It is ridiculously uneconomical to create the volume for pumped storage. For context, with 100 meters of pressure head, you'd need 25,000 olympic swimming pools worth of water to store 12 hours of electricity from a 1 GW electric plant with 70% roundtrip efficiency. At a cost of $216/cubic yard of excavation, that's over $17 Billion. If you can make 3 cents per kwh profit buying at low times and selling at high, it would take 129 years to cover just the costs of digging the hole at the high spot. Then you need to dig another hole of the same size at the low spot so you can reuse the water.
There are really only 3 options - dam up a watershed so you can get a huge volume without much structure, build your resevoir on top of a mountain so you can get much larger pressure head and thus require less volume, or reuse a hole you were digging anyways such as an open pit mine. In all three cases you are heavily constrained by geography.
I think you'll find the attached link is project currently in development that does exactly what you're saying is economically impossible. It clearly is not impossible to build a relatively shallow dikes on top of a butte.
Usually the rock is waste from excavation.
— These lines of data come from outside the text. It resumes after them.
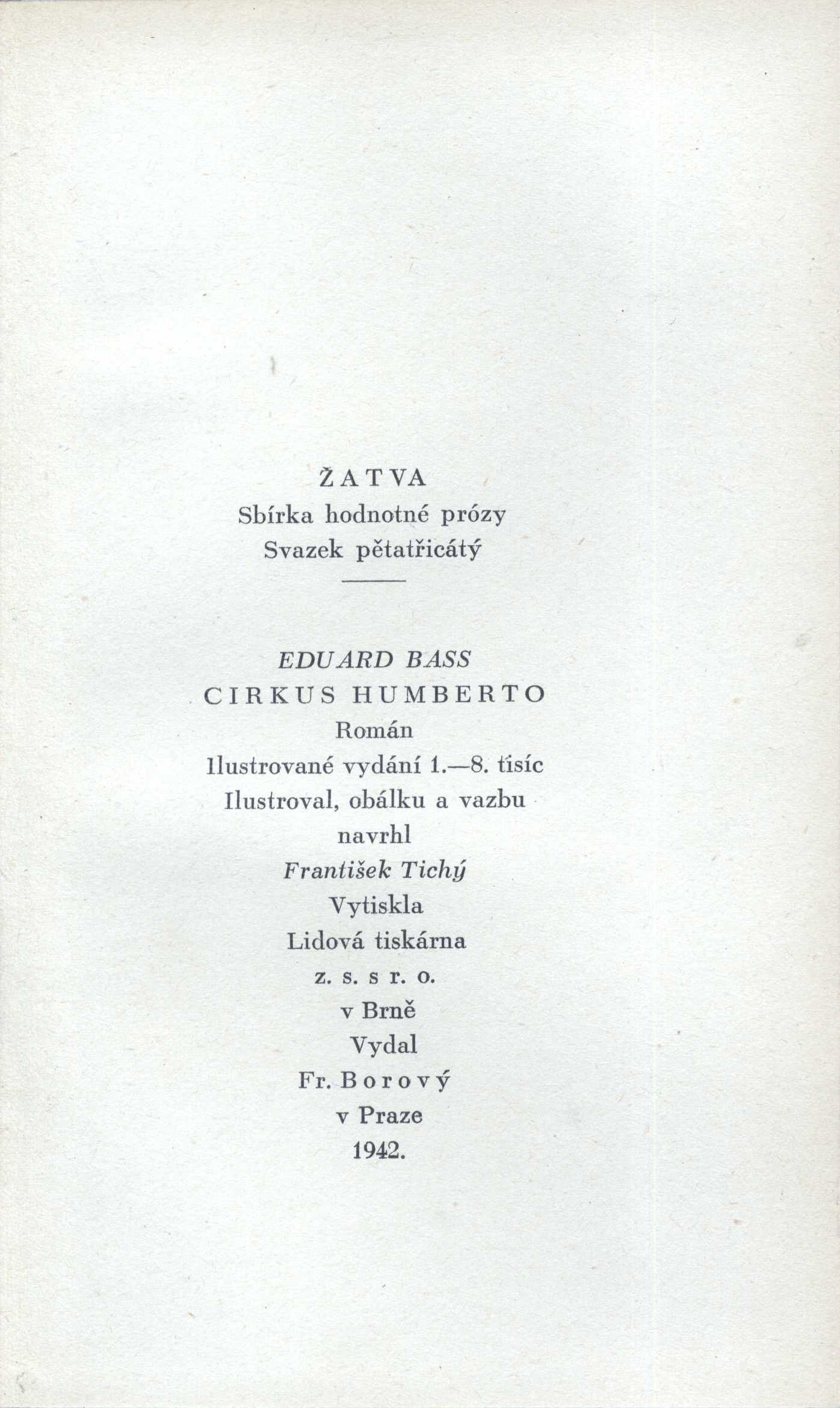 ŽATVA
Sbírka hodnotné prózy
Svazek pětatřicátý

EDUARD BASS
CIRKUS HUMBERTO
Román
Ilustrované vydání 1.—8. tisíc
Ilustroval, obálku a vazbu navrhl
František Tichý
Vytiskla
Lidová tiskárna
z. s. s r. o.
v Brně
Vydal
Fr. Borový
v Praze
1942.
When buying it you pay the cost of transport, group that did the excavation might have even paid for the rock to be removed.
There are really only 3 options - dam up a watershed so you can get a huge volume without much structure, build your resevoir on top of a mountain so you can get much larger pressure head and thus require less volume, or reuse a hole you were digging anyways such as an open pit mine. In all three cases you are heavily constrained by geography.